Text segment
----
The disadvantage of this method is that the areas not to be removed
must be effectively protected from the etching. In reality this
requirement cannot be entirely fulfilled and involves the risk of
immediate damage to the photovoltaic module, for example by short
circuits, or also problems of long-term reliability during
operation of the module.
[0006] From EP 500 451 B1 it is already known to apply to the back
electrode layer on the areas where the translucent partial areas
are to be formed an adhesive paste with which the back electrode
layer in said areas is removed by stripping, whereupon the removal
of the semiconductor layer in said areas is performed by a wet
chemical process with caustic soda solution.
[0007] It is the object of the invention to substantially shorten
the processing time for producing high-quality semitransparent
photovoltaic modules.
[0008] This is obtained according to the invention by the method
characterized in claim 1. Preferred embodiments of the inventive
method are stated in claims 2 to 10. A preferred apparatus for
carrying out the inventive method is characterized in claim 11.
Preferred embodiments of the apparatus are stated in claims 12 to
15.
[0009] According to the inventive method, the transparent
substrate, for example a glass plate or plastic film, is first
coated with the transparent front electrode layer. Coating with the
transparent front electrode layer can be effected for example by
glow discharge deposition (PECVD). The front electrode layer
preferably consists of TCO (transparent conductive oxide), such as
tin oxide, zinc oxide and the like.
----
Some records
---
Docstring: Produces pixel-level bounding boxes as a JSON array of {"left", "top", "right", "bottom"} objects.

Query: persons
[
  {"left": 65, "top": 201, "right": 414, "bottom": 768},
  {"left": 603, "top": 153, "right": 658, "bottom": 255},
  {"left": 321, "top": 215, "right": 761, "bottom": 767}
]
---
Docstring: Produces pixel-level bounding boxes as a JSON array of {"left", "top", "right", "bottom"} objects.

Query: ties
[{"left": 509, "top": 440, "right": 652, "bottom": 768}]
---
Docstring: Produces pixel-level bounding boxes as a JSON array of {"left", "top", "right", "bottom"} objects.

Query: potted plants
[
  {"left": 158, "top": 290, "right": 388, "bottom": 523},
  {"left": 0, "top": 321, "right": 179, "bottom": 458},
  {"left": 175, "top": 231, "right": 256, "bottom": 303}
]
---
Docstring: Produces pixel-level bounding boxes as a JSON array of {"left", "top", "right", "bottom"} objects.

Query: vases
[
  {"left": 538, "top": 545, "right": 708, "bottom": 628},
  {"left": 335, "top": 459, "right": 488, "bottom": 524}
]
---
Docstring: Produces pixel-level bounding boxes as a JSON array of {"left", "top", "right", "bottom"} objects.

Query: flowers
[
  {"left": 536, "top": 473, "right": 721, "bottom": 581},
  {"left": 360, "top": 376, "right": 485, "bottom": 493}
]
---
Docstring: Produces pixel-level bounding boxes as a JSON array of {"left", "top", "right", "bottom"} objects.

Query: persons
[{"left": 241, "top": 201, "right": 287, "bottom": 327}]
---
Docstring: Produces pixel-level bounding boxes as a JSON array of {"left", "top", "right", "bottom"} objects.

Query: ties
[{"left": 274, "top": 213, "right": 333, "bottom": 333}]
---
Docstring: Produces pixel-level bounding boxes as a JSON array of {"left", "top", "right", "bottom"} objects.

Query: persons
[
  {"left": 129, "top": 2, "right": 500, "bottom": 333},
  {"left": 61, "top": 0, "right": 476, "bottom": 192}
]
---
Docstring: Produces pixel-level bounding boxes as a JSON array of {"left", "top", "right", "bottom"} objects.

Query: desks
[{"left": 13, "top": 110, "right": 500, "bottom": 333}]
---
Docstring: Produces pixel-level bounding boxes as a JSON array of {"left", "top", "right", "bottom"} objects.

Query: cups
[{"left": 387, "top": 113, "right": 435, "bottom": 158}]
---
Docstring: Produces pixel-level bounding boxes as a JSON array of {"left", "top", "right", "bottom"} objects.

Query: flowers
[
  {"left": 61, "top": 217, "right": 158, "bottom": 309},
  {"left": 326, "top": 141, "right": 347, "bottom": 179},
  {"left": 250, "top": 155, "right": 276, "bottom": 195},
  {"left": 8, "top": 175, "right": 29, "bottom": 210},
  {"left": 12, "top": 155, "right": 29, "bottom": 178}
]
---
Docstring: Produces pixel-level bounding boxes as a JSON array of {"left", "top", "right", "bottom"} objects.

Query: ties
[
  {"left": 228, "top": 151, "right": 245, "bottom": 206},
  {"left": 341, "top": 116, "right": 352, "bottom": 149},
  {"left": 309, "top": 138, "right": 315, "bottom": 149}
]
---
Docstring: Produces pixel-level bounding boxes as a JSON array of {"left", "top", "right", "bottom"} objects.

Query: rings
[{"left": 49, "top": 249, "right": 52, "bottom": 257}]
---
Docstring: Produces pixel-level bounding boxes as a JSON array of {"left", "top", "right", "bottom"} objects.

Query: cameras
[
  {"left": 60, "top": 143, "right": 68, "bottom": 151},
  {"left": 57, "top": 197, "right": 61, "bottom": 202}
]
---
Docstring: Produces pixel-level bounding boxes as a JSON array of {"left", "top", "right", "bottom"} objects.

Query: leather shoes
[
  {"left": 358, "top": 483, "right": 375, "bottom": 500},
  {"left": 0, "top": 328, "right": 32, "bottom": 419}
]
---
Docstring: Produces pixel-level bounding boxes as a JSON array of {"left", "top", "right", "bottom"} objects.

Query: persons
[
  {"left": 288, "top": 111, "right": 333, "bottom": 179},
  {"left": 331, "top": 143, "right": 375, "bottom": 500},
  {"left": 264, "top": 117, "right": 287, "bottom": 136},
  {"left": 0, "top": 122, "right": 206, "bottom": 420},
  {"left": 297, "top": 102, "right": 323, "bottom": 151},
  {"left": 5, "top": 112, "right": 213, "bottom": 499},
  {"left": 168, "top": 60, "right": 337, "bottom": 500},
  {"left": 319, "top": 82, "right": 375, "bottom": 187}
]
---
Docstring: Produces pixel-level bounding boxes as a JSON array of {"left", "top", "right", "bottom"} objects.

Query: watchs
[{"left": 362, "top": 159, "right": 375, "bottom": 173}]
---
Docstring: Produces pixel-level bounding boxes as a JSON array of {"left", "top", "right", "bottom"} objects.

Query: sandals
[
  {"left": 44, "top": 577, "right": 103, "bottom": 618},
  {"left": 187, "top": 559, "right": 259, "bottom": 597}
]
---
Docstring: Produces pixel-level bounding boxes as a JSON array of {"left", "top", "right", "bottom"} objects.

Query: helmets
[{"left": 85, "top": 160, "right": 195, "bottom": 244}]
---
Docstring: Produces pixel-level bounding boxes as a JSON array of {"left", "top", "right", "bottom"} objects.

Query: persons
----
Aim of the exercise
According to the patent text on semitransparent photovoltaic modules, what does the front electrode layer preferably consist of?

Problem solution
TCO (transparent conductive oxide), such as tin oxide, zinc oxide and the like.